Simple-Imagenet-DataLoader
When using the Imagenet Dataset for training/evaluating your models there is quit a bit of confusion involved as there are different directory structures of the dataset in diff version which makes loading the dataset a bit difficult.
Also, different classes have their images in different folders with names which have no apparent relation to their label number in the 1000 classes that the dataset has.
I wrote a custom dataset class for PyTorch which simplifies this process for some of few.
There are two variants of Imagenet with directory structure as follows
- train and val both folders have images in subfolders. (Type 1)

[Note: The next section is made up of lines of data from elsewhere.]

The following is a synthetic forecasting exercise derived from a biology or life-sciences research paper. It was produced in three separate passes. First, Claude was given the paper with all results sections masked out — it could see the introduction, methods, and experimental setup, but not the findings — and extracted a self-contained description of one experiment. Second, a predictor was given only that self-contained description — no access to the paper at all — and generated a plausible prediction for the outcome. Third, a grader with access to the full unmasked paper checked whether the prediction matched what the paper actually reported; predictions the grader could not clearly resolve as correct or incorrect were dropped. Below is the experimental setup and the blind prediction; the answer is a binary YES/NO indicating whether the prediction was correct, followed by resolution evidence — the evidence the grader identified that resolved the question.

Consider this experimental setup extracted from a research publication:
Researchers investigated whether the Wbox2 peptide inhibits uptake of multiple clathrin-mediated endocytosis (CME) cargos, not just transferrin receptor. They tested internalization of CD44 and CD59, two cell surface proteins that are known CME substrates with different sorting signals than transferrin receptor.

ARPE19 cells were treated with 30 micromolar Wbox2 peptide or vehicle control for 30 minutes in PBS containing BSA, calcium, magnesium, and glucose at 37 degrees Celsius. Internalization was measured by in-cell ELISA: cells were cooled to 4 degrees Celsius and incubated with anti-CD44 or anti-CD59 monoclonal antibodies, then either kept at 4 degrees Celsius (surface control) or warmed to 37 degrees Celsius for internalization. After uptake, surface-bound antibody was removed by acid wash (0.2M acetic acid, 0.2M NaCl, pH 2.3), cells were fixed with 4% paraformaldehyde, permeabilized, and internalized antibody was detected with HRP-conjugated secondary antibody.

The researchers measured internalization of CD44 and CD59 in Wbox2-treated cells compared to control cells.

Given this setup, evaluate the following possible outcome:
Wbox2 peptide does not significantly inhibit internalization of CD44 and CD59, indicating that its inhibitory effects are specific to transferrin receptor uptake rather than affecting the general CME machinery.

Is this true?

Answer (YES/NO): NO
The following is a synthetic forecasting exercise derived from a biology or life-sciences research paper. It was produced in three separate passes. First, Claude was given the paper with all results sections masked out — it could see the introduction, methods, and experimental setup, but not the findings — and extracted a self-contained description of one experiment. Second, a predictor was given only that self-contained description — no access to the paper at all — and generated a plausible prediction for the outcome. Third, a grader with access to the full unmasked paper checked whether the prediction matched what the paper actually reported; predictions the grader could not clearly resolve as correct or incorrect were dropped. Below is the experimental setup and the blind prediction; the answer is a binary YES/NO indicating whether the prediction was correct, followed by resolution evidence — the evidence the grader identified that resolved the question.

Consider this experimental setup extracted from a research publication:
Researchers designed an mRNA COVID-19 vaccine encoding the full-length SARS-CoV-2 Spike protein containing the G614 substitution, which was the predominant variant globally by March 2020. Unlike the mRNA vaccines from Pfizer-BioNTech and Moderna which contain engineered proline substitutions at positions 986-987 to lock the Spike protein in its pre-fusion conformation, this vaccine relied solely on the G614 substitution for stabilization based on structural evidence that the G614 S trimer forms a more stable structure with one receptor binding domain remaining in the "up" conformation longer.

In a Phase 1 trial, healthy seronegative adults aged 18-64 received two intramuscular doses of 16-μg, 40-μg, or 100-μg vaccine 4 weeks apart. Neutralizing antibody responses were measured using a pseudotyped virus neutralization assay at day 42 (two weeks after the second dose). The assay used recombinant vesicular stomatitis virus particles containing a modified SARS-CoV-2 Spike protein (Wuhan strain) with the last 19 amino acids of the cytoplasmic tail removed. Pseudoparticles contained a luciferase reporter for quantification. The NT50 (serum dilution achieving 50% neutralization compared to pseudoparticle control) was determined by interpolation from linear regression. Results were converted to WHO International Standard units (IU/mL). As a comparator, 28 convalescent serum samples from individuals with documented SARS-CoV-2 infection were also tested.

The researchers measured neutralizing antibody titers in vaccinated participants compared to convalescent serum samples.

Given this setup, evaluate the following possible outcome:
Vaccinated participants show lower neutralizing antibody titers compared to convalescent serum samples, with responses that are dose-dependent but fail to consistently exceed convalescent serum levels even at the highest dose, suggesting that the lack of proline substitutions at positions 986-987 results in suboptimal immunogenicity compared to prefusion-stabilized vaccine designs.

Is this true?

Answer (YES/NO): NO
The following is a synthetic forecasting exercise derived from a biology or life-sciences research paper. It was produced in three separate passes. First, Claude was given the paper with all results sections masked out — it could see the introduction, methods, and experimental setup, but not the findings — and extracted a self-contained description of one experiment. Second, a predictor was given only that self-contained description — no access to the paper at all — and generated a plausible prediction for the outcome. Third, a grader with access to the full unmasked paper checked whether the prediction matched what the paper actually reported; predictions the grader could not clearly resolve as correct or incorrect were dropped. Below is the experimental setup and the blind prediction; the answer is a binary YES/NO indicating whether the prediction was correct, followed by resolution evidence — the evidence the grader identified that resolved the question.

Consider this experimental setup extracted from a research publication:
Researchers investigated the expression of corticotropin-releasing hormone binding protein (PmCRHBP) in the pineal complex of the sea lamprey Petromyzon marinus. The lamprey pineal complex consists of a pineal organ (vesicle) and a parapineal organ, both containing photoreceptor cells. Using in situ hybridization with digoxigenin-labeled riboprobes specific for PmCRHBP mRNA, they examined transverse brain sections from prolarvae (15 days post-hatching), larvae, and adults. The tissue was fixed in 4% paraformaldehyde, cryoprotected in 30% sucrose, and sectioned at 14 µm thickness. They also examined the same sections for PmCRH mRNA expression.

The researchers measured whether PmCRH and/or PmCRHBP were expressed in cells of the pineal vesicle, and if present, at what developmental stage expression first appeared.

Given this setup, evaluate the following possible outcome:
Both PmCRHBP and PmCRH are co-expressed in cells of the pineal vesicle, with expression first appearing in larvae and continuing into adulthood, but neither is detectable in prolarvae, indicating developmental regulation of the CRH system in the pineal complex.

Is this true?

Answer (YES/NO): NO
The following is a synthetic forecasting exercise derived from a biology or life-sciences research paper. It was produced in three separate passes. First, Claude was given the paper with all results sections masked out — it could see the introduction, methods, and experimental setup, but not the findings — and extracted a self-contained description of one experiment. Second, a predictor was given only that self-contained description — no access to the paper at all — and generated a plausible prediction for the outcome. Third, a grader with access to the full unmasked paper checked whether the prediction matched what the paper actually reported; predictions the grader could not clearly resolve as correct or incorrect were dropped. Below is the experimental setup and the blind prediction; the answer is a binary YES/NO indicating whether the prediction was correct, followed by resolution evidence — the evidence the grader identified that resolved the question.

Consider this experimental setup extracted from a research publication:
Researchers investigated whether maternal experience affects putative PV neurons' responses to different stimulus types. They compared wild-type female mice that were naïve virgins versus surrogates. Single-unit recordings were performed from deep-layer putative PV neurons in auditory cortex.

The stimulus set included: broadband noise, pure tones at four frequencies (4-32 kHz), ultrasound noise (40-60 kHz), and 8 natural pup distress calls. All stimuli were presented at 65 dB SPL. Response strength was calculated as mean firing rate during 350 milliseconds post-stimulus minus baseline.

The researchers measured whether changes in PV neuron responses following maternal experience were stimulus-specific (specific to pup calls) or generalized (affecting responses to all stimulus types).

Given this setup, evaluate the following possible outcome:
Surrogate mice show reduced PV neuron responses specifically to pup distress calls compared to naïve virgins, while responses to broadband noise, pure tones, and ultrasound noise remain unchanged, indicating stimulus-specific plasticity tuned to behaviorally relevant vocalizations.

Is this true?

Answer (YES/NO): NO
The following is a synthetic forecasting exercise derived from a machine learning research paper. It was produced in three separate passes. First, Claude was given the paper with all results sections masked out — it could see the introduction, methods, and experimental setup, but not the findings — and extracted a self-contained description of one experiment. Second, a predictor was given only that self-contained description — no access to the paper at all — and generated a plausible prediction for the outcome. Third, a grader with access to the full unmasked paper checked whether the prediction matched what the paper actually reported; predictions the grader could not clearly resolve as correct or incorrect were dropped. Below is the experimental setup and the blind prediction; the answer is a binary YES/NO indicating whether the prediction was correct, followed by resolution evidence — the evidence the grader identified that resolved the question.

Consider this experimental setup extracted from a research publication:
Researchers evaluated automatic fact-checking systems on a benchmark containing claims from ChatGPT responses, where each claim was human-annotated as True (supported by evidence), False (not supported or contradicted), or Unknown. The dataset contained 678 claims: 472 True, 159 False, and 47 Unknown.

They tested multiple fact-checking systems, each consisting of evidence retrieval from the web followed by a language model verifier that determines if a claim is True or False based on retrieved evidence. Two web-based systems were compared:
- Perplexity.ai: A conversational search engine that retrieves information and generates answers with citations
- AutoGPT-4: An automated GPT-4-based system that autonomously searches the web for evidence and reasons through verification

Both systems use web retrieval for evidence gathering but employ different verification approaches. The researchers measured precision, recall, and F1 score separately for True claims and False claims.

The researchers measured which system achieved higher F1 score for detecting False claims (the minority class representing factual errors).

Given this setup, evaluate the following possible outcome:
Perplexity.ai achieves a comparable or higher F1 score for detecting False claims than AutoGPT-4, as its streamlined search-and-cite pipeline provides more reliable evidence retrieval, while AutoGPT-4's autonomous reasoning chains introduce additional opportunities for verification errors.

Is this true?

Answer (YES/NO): NO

- train has images in subfolders while val has all the images present as is without any subfolders. (Type 2)
Sample Usage Type 1
from ImageNet import ImageNet
dataset = ImageNet(data_dir,transforms)
Sample Usage Type 2
from ImageNet import ImageNetFull
dataset = ImageNetFull(data_dir,transforms)
Note
- There are a few scripts available online which modify the directory structure of your dataset into a suitable one for the default Pytoch Dataloader but if run incorrectly it can ruin your entire dataset and the Full ImageNet dataset being 165gb is a pain to redownload or even extract.
- The labels returned by this implementation are the actual classification labels and hence no additional code is required while calculating the loss and accuracy in the training loop.